[Task requirements] Print, exactly and completely, every entry in the data.

[Rows from a dataset]

···

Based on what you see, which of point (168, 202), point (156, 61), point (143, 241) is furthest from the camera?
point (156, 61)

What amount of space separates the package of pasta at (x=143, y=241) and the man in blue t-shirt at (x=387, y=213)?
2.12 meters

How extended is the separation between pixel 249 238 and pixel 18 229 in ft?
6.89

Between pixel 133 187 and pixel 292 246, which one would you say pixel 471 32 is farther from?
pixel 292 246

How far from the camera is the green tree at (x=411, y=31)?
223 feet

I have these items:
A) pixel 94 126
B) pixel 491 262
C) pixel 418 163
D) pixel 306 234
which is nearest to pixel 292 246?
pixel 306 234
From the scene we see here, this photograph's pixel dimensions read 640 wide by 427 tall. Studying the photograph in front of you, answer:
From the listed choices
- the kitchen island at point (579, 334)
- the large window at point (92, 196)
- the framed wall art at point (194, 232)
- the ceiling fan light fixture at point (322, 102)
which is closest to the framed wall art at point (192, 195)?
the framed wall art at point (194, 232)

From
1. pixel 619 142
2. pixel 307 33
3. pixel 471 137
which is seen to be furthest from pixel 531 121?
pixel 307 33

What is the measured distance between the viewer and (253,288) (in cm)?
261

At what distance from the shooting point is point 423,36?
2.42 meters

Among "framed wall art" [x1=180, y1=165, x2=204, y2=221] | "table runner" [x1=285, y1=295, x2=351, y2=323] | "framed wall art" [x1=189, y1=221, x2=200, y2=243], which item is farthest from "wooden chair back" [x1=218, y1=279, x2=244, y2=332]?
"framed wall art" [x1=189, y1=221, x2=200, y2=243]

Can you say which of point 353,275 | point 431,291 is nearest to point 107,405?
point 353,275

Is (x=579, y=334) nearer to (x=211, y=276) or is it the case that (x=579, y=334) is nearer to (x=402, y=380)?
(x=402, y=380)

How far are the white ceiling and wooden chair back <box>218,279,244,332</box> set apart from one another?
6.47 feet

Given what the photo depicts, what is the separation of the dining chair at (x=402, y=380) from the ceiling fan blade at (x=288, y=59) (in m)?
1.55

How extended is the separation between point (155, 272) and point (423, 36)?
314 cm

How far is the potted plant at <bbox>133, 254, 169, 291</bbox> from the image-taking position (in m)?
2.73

···

[Solution to the problem]
Based on what you see, which of point (168, 202), point (156, 61), point (143, 241) is furthest from the camera?
point (156, 61)

What amount of space separates the package of pasta at (x=143, y=241) and the man in blue t-shirt at (x=387, y=213)?
2.12 meters

How extended is the separation between pixel 249 238 and pixel 18 229 in ft?
6.89

Between pixel 133 187 and pixel 292 246, which one would you say pixel 471 32 is farther from?
pixel 292 246

How far from the camera is the green tree at (x=411, y=31)?
223 feet

I have these items:
A) pixel 94 126
B) pixel 491 262
C) pixel 418 163
D) pixel 306 234
which is nearest to pixel 292 246?
pixel 306 234
From the scene we see here, this photograph's pixel dimensions read 640 wide by 427 tall. Studying the photograph in front of you, answer:
From the listed choices
- the kitchen island at point (579, 334)
- the large window at point (92, 196)
- the framed wall art at point (194, 232)
- the ceiling fan light fixture at point (322, 102)
which is closest to the framed wall art at point (192, 195)?
the framed wall art at point (194, 232)

From
1. pixel 619 142
2. pixel 307 33
3. pixel 471 137
which is seen to be furthest from pixel 531 121?
pixel 307 33

What is the measured distance between the viewer and (253,288) (in cm)?
261

At what distance from the shooting point is point 423,36?
2.42 meters

Among "framed wall art" [x1=180, y1=165, x2=204, y2=221] | "table runner" [x1=285, y1=295, x2=351, y2=323] | "framed wall art" [x1=189, y1=221, x2=200, y2=243], which item is farthest from "wooden chair back" [x1=218, y1=279, x2=244, y2=332]?
"framed wall art" [x1=189, y1=221, x2=200, y2=243]

Can you say which of point 353,275 | point 431,291 is nearest to point 107,405?
point 353,275

Is (x=579, y=334) nearer to (x=211, y=276) or is it the case that (x=579, y=334) is nearer to (x=402, y=380)?
(x=402, y=380)

How far are the white ceiling and wooden chair back <box>218,279,244,332</box> set apart from one another?
6.47 feet

Given what the photo depicts, what is the separation of the dining chair at (x=402, y=380) from the ceiling fan blade at (x=288, y=59) (in m)?
1.55

How extended is the separation between point (155, 272) and point (423, 36)?
314 cm

How far is the potted plant at <bbox>133, 254, 169, 291</bbox> from the image-taking position (in m)?
2.73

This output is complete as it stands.